April 8, 2008 Volvo has announced that Swedish refuse collection firms Renova and Ragn-Sells will begin regular daily testing of two of the company's hybrid refuse trucks ahead of a market launch in 2009. Using a 7 liter diesel engine and an electric motor that utilizes regenerative braking, the trucks are capable of delivery fuel (and therefore emissions) savings of 20 percent.
The testing represents the final stage in development the Volvo's hybrid heavy vehicle project.
“Since we presented our first concept vehicle in 2006, we have seen considerably heightened market interest in this technology," says Staffan Jufors, president and CEO of the Volvo Truck Corporation. "What makes our solution unique is that it is sufficiently powerful to drive heavy vehicles and more cost-effective than all other current alternatives. It is these characteristics that determine whether a hybrid can be commercially viable. We will start producing hybrid trucks in 2009.”

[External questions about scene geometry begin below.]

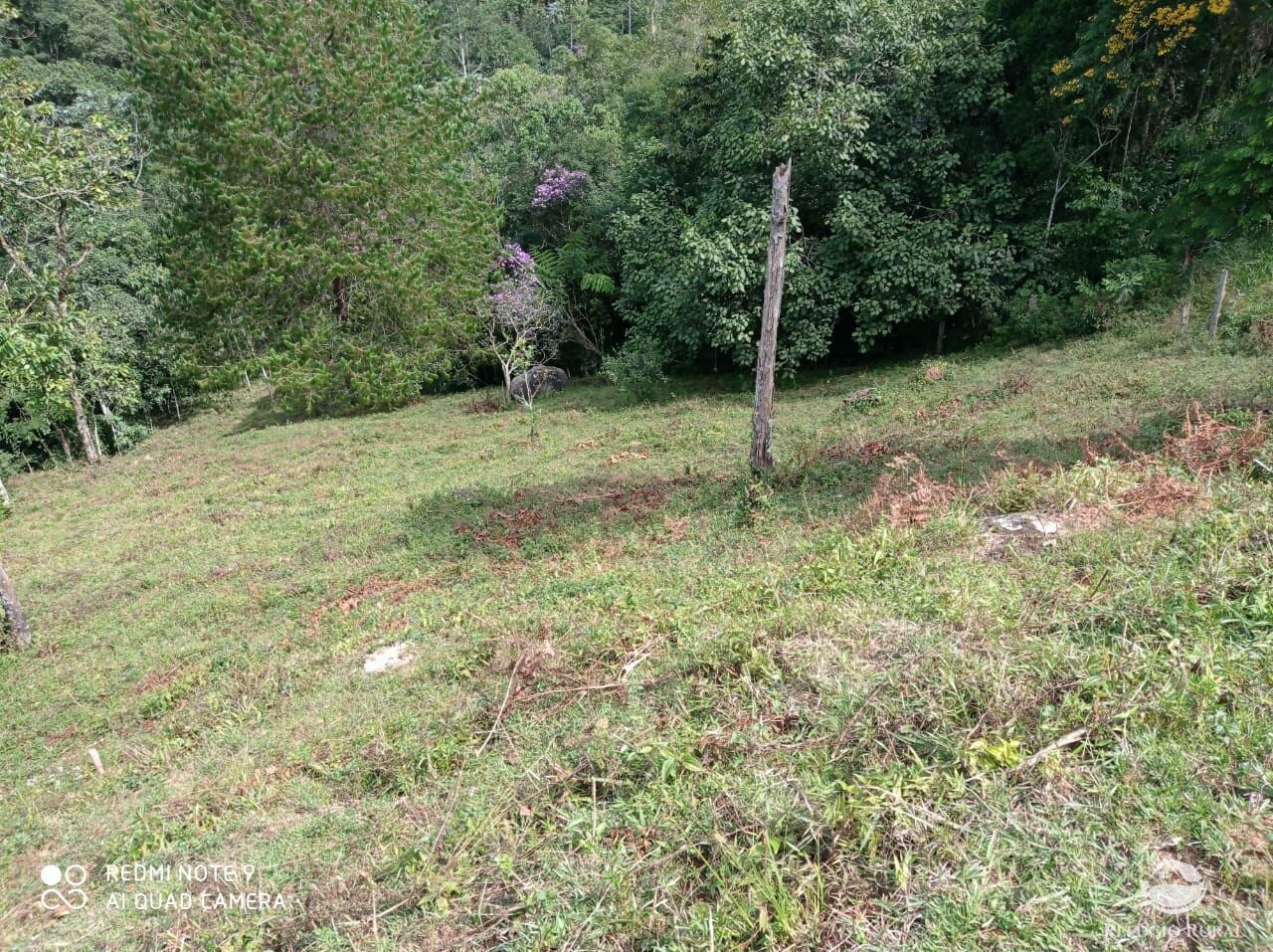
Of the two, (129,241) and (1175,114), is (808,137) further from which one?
(129,241)

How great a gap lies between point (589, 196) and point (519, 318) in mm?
5579

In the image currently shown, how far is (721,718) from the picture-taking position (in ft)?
10.6

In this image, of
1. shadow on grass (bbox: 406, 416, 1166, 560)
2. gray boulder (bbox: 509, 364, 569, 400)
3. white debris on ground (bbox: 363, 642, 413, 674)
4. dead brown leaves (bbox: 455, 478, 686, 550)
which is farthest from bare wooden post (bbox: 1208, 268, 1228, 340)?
gray boulder (bbox: 509, 364, 569, 400)

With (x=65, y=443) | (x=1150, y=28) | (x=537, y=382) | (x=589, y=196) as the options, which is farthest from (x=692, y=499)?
(x=65, y=443)

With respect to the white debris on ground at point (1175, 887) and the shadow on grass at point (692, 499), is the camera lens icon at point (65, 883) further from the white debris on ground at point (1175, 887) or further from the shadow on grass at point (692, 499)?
the white debris on ground at point (1175, 887)

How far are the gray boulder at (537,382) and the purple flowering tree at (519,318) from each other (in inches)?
2.6

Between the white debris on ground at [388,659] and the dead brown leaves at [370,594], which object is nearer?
the white debris on ground at [388,659]

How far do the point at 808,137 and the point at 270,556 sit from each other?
11.5 metres

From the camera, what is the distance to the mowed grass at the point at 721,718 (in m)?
2.26

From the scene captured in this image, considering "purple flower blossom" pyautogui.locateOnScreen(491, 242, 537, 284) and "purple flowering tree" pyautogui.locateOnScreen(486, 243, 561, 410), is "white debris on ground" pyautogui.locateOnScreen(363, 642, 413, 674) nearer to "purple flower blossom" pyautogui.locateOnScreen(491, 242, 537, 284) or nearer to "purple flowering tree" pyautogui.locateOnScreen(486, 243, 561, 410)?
"purple flowering tree" pyautogui.locateOnScreen(486, 243, 561, 410)

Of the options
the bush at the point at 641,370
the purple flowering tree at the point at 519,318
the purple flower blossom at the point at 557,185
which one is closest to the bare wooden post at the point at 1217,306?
the bush at the point at 641,370

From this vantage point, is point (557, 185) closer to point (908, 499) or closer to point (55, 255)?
point (55, 255)

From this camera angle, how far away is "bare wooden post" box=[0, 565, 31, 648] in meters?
7.32

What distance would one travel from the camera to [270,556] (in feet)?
29.4
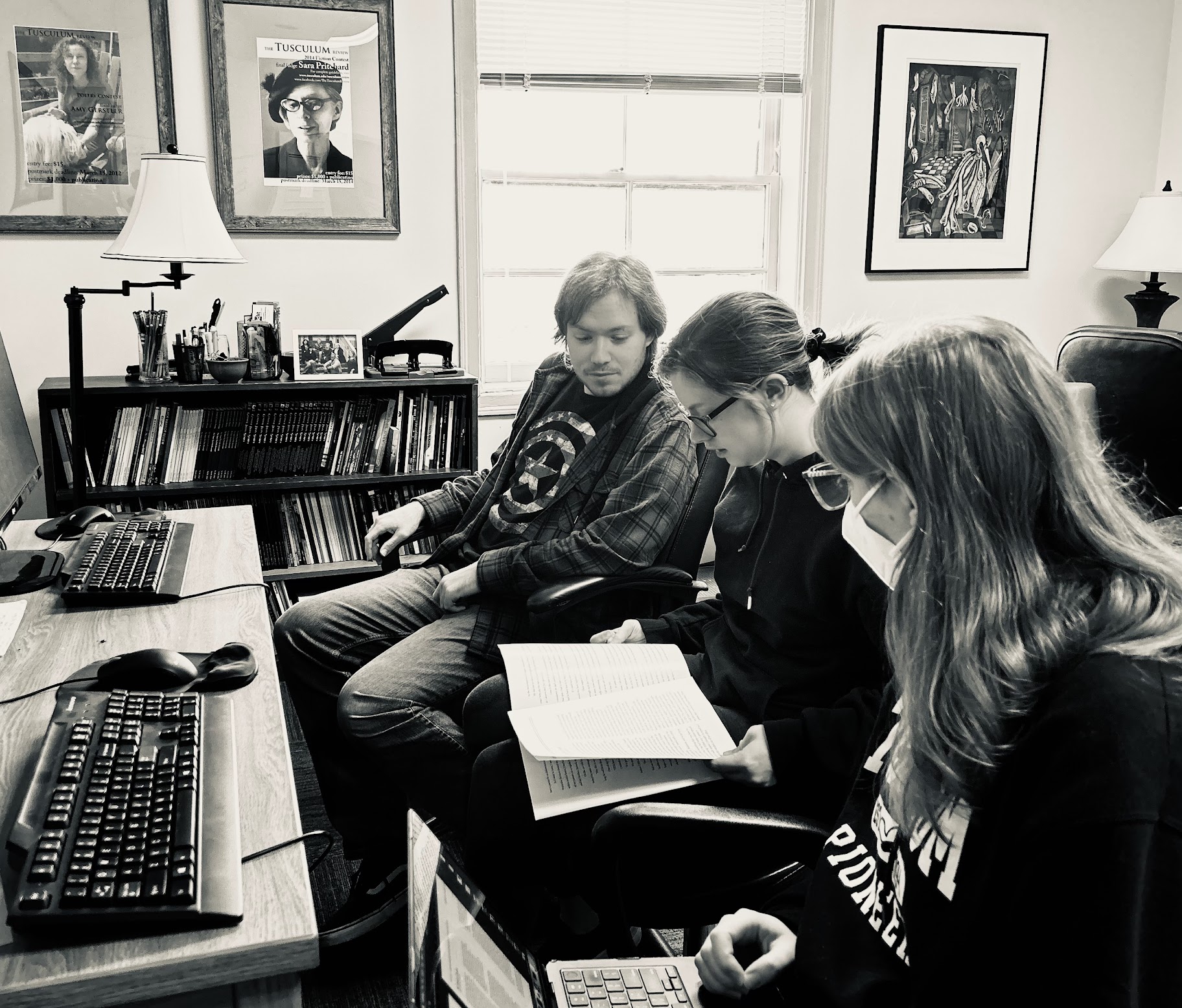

The trucks utilize their electric motor for acceleration from 0 - 20 km/h with the diesel engine automatically switching off when the vehicle is at rest, saving energy and reducing noise (an important consideration for those of us who find it impossible to sleep through early morning collections). The further energy saved by regenerative braking (also an ideal solution for the repeated stops and starts involved in this scenario) is coupled in one of the vehicles with an extra battery pack that drives the refuse compactor. This additional system is charged via the mains electrical system when the truck is parked overnight and has the potential to deliver increase carbon dioxide emissions reduction to as much as 30 percent according to Volvo.
Low-speed urban applications are just the beginning, eventually Volvo intends expand its hybrid technology beyond and introduce it throughout the heavy vehicle industry.